A pena para esse tipo de crime, se for considerado culposo, é de seis meses a um ano de prisão. No caso de ser doloso, aumenta para um a quatro anos de detenção. Além disso, é possível processar o autor da queimada e pedir indenização, em caso de o ato ter gerado problemas para os vizinhos.
“Deve-se procurar a polícia e registrar boletim de ocorrência, além de produzir provas, tirar fotos. É possível exigir uma indenização por danos morais e materiais, caso tenha tido gastos com saúde, por exemplo. Cada caso é um caso”, afirma o advogado.
Ações
Conforme Kryscia Palhares, chefe do Departamento de Políticas Sociais e Mobilização da Superintendência de Limpeza Urbana (SLU) de Belo Horizonte, embora não se tenha os números de ocorrências de queimadas de lixo doméstico, a situação ainda é comum na capital mineira. Um dos motivos é que muitas pessoas não aguardam a passagem do caminhão de lixo —que não é diária — e acabam queimando os resíduos.
“Cada tipo de lixo deve ter um tratamento final adequado, e nenhum deles é queimando. A prefeitura combate essa prática com campanhas educativas, mostrando os malefícios que ocorrem dela, inclusive a emissão de gases de efeito estufa, que contribuem para as mudanças climáticas”, diz.
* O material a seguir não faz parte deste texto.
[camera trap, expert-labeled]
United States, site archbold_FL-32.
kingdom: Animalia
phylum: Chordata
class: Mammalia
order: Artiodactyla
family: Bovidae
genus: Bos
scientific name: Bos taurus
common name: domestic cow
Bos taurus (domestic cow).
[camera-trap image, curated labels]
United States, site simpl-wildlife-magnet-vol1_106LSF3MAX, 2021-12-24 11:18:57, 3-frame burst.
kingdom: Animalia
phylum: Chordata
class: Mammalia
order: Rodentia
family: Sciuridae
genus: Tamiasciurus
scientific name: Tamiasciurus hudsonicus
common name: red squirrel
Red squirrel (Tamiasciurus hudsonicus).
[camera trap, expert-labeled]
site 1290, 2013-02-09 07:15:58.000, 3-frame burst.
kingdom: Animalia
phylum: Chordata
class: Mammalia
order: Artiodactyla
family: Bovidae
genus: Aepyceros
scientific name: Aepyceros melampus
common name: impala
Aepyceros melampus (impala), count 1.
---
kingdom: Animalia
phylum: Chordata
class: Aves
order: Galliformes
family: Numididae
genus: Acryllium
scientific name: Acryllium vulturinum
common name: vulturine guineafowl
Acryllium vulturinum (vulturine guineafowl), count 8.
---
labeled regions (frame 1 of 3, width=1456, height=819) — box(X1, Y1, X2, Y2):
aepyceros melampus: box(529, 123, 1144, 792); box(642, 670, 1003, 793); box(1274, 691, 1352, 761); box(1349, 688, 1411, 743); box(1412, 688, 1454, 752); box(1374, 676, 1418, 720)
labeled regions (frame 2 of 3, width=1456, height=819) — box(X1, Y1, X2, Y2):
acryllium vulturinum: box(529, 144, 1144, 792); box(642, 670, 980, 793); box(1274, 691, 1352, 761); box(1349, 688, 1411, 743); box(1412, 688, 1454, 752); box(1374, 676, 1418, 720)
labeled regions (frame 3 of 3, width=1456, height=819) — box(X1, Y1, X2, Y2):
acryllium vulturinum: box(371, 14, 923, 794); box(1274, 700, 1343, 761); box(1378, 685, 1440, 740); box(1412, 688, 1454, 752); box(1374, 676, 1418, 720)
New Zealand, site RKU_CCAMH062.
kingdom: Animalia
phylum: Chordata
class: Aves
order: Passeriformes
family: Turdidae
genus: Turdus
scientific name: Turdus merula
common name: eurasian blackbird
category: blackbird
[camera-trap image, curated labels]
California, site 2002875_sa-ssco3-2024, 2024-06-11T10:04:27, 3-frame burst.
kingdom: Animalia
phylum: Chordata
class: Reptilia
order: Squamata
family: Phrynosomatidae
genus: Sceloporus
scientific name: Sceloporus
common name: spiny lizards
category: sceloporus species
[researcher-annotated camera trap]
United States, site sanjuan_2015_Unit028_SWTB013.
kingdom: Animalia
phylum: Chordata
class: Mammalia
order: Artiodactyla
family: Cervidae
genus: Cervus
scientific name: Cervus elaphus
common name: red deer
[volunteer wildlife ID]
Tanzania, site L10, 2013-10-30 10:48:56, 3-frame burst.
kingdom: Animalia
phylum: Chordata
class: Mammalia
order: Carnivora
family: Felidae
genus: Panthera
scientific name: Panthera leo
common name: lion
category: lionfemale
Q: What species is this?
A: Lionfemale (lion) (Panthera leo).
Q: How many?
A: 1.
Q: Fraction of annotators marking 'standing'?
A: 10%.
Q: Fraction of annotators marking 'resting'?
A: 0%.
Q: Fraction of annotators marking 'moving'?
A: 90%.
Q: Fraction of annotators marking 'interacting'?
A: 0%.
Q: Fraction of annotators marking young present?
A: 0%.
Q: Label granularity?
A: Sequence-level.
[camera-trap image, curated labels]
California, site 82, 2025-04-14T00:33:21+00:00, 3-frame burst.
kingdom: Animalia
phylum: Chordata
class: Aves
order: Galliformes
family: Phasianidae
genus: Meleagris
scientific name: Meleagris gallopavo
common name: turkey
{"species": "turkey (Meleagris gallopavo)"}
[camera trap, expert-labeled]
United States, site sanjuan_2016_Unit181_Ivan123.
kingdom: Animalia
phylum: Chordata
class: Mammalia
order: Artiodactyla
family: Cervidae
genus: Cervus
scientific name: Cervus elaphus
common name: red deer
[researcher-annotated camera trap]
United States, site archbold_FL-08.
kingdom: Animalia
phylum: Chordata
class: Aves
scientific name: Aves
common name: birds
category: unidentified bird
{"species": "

Kryscia Palhares também lembra que em períodos mais secos, os riscos dessa prática são ainda maiores, já que o fogo pode tomar ainda maiores proporções. “É preciso que a população descarte o lixo no dia e horário corretos, que espere a passagem do caminhão. Também é importante repensar o consumo e a geração de resíduos de cada um”, conclui.